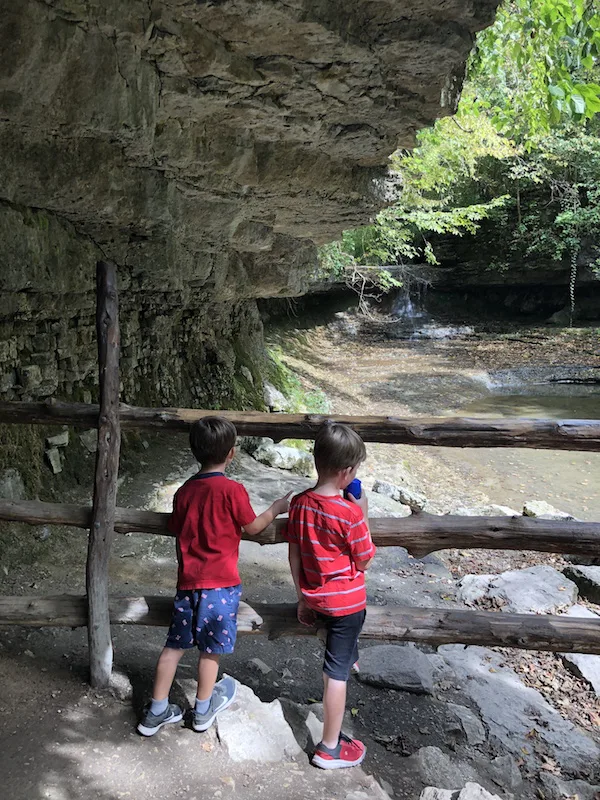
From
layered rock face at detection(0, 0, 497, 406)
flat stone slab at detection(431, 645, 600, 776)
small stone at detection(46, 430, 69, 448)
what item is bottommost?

§ **Your instructions**
Please copy the lines above word for word, leaving out the pictures.

§ **Solution to this task**
From
layered rock face at detection(0, 0, 497, 406)
flat stone slab at detection(431, 645, 600, 776)
small stone at detection(46, 430, 69, 448)
what item is bottommost?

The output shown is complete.